I hate the hypnotist power of the internet
Note to myself: Never trust in Goats anymore.
Ok. So.. I felt ready. After some hours stuck with the computer, refining my CV, my website (that you can check out in here) and looking for some job opportunities on linked in, I thought myself:” You’ve done enough of internet today, you feel ready now to close it and start writing a bit on your next short film screenplay”. The only thing that was pushing me away from my goal was this message I had to write to my girlfriend: ‘It’s alright, I’m not mad, we’ll talk tomorrow’. Simple task.. yet fuckin’ hard.

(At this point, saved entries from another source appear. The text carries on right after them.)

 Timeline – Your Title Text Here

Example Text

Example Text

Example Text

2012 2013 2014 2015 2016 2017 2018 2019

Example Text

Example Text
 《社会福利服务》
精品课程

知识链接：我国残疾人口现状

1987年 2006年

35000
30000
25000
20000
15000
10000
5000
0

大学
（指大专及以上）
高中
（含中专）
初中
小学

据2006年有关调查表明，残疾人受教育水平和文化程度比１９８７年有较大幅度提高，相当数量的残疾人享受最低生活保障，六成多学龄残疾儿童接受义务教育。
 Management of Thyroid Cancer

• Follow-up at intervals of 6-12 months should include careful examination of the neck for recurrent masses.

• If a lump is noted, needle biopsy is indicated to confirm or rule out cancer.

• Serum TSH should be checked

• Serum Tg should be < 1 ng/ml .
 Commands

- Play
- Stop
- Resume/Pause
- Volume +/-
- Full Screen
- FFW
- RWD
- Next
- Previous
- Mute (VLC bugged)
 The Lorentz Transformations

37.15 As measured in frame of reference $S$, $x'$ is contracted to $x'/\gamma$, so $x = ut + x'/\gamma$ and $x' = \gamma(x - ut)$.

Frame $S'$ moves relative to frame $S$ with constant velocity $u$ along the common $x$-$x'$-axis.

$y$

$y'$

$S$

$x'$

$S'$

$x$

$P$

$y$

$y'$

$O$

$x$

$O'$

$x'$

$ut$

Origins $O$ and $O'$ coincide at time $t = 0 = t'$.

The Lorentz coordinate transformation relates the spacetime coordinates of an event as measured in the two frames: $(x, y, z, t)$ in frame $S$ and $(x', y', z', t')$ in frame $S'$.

I opened chrome (then I realized it was already opened), pressed ctrl+t (I already had tons of tabs opened as well), typed ‘f’ and ‘send’ with the speed of an ewok running away from the troops. And right after that, saw that video, that video with a llama in it that said ‘Livin’ on a prayer Goat version’. I had no other chance. I clicked on it.. and suddenly..
Forgot everything. Blank page on my brain. Nothingness in my stream of consciousness.
Two motherfuckin’ hours later I found myself watching some irani blog that claimed it would help me to make money by recording myself masturbating with an orange.
My girlfriend dumped me in a matter of seconds.
And I never wrote single word of my screenplay. Of course.